◆ **Activity**
Go through the data line by line. Copy each one holding the string "public".

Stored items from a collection
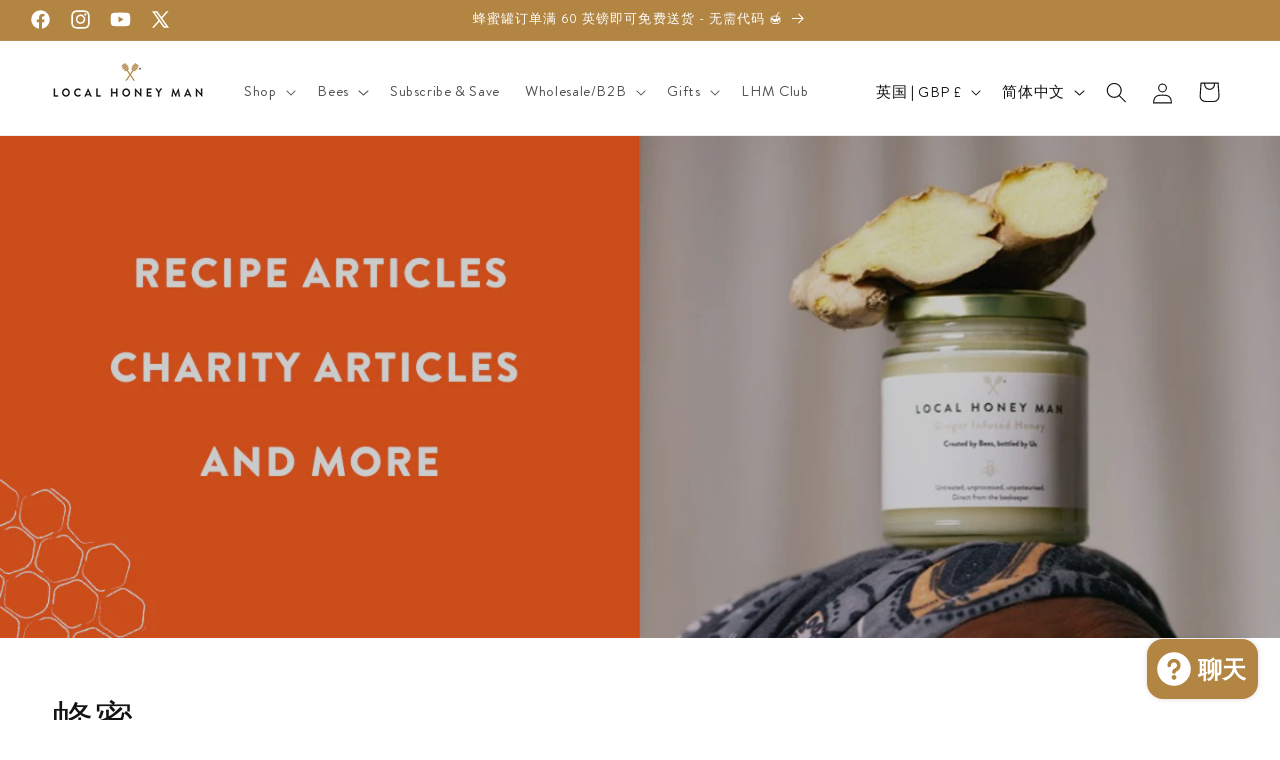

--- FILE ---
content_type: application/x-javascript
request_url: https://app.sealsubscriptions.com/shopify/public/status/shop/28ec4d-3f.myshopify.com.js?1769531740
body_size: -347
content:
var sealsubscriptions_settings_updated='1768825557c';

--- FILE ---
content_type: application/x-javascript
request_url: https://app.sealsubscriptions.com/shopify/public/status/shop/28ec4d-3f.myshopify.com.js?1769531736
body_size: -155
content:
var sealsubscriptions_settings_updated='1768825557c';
* * *
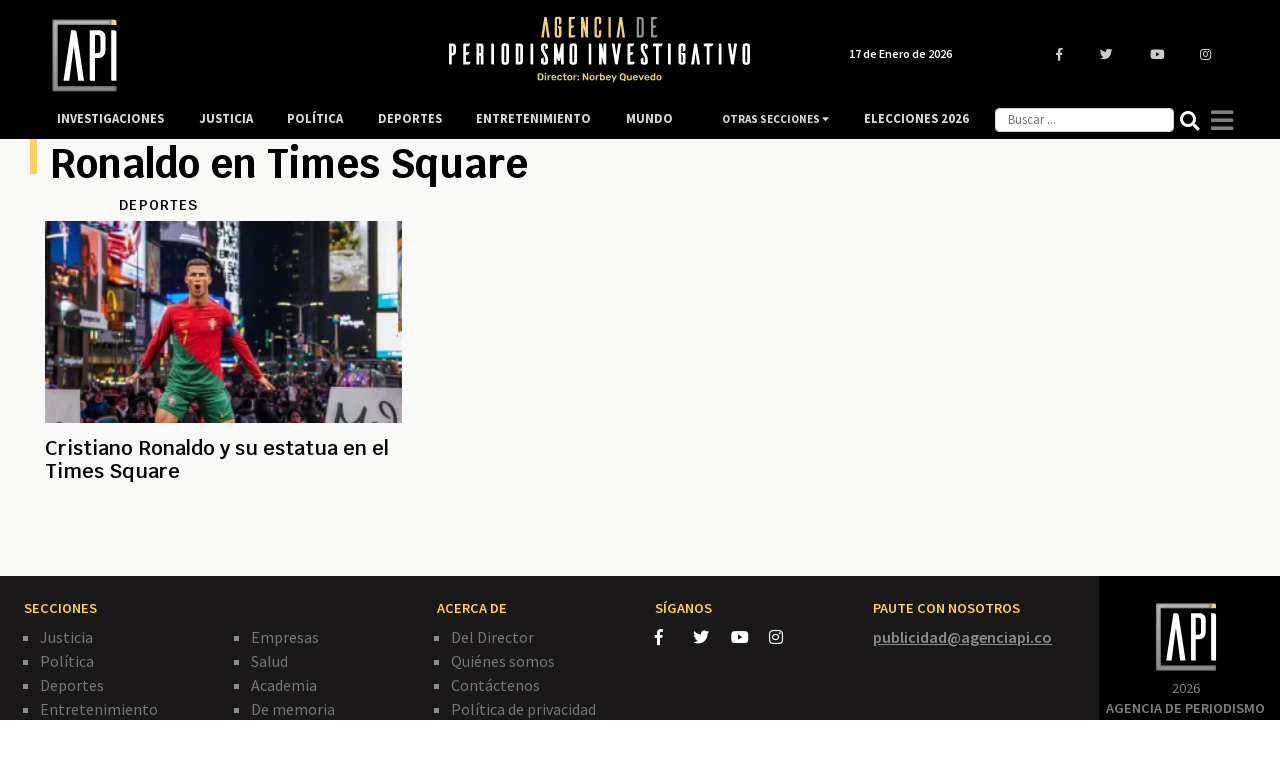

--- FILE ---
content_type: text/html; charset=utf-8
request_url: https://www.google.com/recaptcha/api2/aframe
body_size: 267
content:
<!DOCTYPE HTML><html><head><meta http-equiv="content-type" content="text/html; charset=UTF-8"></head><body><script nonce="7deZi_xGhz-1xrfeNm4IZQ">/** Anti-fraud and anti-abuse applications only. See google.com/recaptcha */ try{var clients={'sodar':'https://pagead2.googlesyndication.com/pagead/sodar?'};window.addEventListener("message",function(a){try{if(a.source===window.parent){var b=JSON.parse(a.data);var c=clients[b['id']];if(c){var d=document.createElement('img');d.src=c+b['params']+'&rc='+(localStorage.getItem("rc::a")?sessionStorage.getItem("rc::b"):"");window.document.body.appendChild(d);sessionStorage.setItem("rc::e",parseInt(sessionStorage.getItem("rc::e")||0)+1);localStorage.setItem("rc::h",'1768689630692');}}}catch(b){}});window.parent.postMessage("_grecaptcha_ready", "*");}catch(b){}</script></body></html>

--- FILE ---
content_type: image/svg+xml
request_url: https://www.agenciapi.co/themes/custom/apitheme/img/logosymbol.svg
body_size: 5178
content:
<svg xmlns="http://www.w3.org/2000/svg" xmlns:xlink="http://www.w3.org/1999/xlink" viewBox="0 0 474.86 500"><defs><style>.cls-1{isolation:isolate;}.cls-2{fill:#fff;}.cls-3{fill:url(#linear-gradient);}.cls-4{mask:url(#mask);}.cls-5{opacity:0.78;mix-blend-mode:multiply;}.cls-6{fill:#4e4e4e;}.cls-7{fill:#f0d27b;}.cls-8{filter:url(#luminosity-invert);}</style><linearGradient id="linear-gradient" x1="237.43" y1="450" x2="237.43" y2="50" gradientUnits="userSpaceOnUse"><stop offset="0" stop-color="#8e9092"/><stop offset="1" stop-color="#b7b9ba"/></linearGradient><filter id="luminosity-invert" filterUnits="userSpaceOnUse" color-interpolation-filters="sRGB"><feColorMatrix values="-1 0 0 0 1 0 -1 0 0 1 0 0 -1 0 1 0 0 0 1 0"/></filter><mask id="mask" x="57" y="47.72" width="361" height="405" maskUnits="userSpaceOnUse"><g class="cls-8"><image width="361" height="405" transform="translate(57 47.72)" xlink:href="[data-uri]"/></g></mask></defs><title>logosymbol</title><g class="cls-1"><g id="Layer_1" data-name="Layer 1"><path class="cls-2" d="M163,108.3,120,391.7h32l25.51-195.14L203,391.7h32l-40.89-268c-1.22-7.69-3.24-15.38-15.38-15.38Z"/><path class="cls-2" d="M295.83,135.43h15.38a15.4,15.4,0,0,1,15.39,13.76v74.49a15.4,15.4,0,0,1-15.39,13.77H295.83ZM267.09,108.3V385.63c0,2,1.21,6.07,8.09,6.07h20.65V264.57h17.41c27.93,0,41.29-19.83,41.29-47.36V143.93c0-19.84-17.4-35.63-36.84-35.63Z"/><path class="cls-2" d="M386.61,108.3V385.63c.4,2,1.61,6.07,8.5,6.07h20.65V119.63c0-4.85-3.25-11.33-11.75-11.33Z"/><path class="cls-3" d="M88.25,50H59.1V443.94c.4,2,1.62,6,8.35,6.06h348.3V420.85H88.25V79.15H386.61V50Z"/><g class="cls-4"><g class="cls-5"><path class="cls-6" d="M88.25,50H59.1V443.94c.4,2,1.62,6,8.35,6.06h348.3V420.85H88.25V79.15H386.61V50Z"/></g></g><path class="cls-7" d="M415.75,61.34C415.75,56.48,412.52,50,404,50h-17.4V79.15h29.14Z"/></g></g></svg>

◆ **Exercise response**
request_url: https://app.sealsubscriptions.com/shopify/public/status/shop/28ec4d-3f.myshopify.com.js?1769531740
request_url: https://app.sealsubscriptions.com/shopify/public/status/shop/28ec4d-3f.myshopify.com.js?1769531736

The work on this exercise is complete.